**Фрагмент текста**
>>>>>

Выехали на Курзию, но до посёлка не доехали - конь заблудился в густых кустах и отказался идти дальше. Микша завернул на охотничью стоянку. Там, у костра, и заночевали. Микша вспомнил, как они, младшее поколение Сосина, воевали с «классовыми врагами» - не пускали голодных детей в лес за ягодами. Кудасов промолчал, отказался от водки, угощения и всю ночь просидел, глядя в огонь.

4–6

Утром Кудасов ушёл, а Микша отправился к крепким ещё баракам, где жили переселенцы. Нашёл и дом дяди Александра, возле которого его убили. Потом экскурсовод местного музея много лет рассказывала историю убийства пламенного революционера. Микша, любивший дядю Александра больше всего на свете, хотел тогда отомстить, нож наточил, но отец удержал, уговорил.

На обратном пути Микша размышлял, что за человек сидит позади него. Явно не «рыбник». Уж не из «бывших» ли? Микша был в лагерях, прошёл войну до самого Берлина, и ничего в этой жизни не боялся, но спросить молчуна прямо не решался.

Зайти к Микше Кудасов отказался, попросил отвезти к реке, на перевоз. Там заплатил за работу и, наконец, напомнил, кто он.

Учёная барышня в музее рассказывала о герое, а на самом деле пьяный дядя Александр, большой любитель женщин, изнасиловал пятнадца­тилетнюю девочку, убиравшую у него в комендатуре. Убил дядю брат этой девочки, четырна­дца­тилетний Кудасов.

7–8

У Микшы, пьяницы и лагерника, было в жизни одно утешение - память о дяде-герое. Теперь не осталось и этого. У дома Микша вспомнил слова умирающего отца, которые передала ему соседка-старуха: «Скажи Никифору, что у отца нету зла на него. Не он виноват. Дядья его таким сделали».

Всю жизнь Микша презирал мягкого, тихого отца.

Когда в 37-ом его арестовали «как пособника международной буржуазии», Микша публично отрёкся от отца и взял фамилию дядьёв.

У Микши сильно закололо сердце, и домой он не пошёл - отправился расспросить об отце у тех, кто его ещё помнил. Соседка старуха, ухаживавшая за отцом, когда тот вернулся из лагерей, давно умела, и Микша отправился к древней бабке Матрёне.

Подкрепившись водкой, бабка вспомнила, что к хорошему человеку Ивану Варзумову вся деревня ходила «насчёт всяких бумажных дел», чего дядья очень не одобряли. Вспомнила Матрёна и о матери Микши, «дурной бабе», сильно любившей выпить. Микша помнил, как убивался отец, когда она умерла. Больше бабка ничего не вспомнила, да и самого Микшу перестала узнавать.

<<<<<

**Задание**
Кто, согласно фрагменту, убил дядю Александра?

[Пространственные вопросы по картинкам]

>>>>>

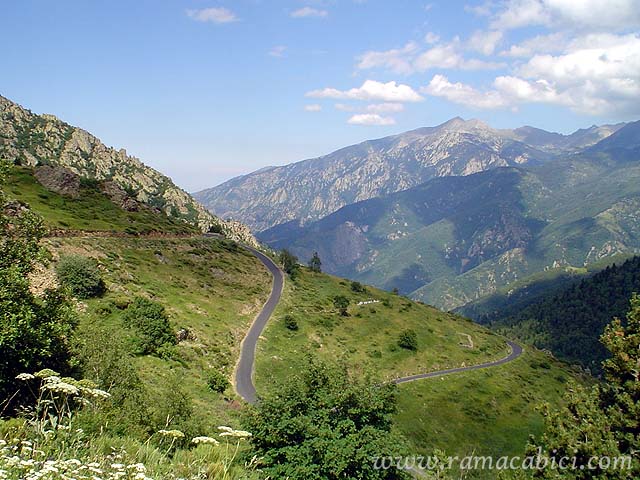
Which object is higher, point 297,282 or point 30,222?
point 30,222

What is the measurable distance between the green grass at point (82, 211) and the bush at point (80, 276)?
89.9 ft

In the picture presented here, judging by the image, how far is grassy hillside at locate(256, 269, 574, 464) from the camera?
62406 mm

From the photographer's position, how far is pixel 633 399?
25.2 m

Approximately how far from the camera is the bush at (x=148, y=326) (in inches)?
1623

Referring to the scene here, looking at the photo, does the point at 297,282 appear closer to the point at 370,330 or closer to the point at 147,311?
the point at 370,330

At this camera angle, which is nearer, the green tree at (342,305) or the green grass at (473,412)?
the green grass at (473,412)

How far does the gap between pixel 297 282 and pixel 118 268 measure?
58.6 m

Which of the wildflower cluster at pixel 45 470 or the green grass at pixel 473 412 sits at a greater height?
the wildflower cluster at pixel 45 470

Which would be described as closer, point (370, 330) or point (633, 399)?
point (633, 399)

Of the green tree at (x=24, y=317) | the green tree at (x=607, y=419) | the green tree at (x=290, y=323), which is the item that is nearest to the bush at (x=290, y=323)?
the green tree at (x=290, y=323)

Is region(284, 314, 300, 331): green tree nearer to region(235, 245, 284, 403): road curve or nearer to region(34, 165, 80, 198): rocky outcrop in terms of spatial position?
region(235, 245, 284, 403): road curve

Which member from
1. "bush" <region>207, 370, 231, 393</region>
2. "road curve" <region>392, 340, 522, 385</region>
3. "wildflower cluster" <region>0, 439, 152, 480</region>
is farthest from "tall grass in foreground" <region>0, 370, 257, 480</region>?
"road curve" <region>392, 340, 522, 385</region>

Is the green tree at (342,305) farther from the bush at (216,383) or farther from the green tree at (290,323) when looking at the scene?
the bush at (216,383)

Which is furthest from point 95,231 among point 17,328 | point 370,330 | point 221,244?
point 17,328
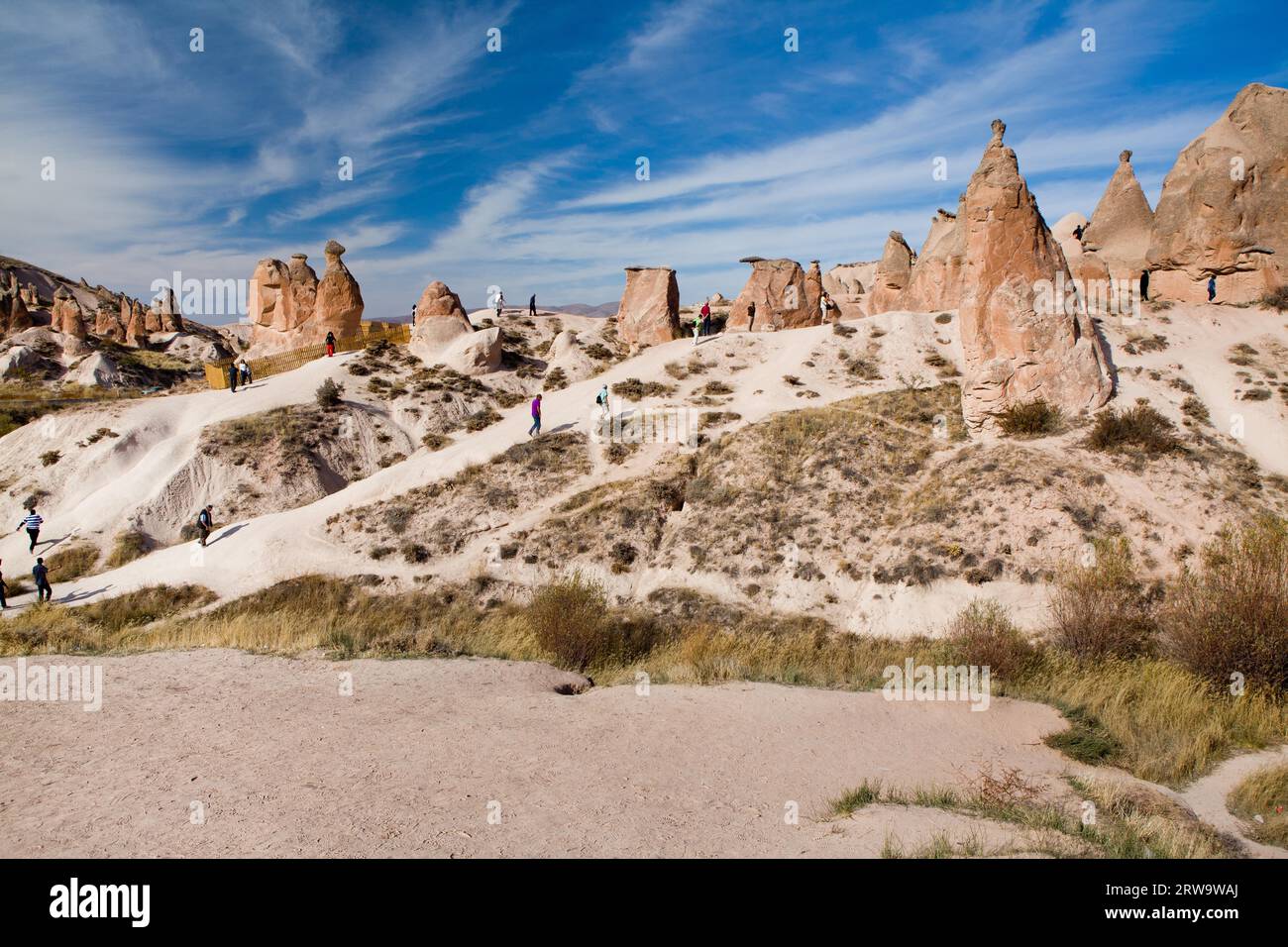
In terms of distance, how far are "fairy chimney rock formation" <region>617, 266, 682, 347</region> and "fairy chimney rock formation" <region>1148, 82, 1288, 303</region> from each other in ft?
58.6

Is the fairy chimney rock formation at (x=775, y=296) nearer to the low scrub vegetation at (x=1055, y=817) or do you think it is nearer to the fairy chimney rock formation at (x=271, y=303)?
the fairy chimney rock formation at (x=271, y=303)

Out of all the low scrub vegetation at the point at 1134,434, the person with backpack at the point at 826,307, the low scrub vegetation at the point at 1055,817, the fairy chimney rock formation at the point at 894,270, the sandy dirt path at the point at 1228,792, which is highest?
the fairy chimney rock formation at the point at 894,270

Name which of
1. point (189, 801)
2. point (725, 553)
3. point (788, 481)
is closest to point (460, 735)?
point (189, 801)

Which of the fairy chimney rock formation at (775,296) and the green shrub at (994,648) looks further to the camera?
the fairy chimney rock formation at (775,296)

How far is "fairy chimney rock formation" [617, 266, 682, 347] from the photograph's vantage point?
3067cm

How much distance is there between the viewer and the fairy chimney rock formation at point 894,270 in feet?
116

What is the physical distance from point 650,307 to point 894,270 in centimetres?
1342

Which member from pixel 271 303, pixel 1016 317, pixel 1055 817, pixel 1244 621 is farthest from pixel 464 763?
pixel 271 303

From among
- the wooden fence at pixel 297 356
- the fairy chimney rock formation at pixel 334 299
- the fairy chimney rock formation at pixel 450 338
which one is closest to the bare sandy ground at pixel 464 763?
the fairy chimney rock formation at pixel 450 338

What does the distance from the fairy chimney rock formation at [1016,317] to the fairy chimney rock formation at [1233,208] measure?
9.82 metres

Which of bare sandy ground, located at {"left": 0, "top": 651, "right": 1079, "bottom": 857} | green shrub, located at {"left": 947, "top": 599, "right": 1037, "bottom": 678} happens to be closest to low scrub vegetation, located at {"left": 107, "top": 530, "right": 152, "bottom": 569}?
bare sandy ground, located at {"left": 0, "top": 651, "right": 1079, "bottom": 857}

<<<<<

**Решение**
Его убил брат пятнадцатилетней девочки, четырнадцатилетний Кудасов.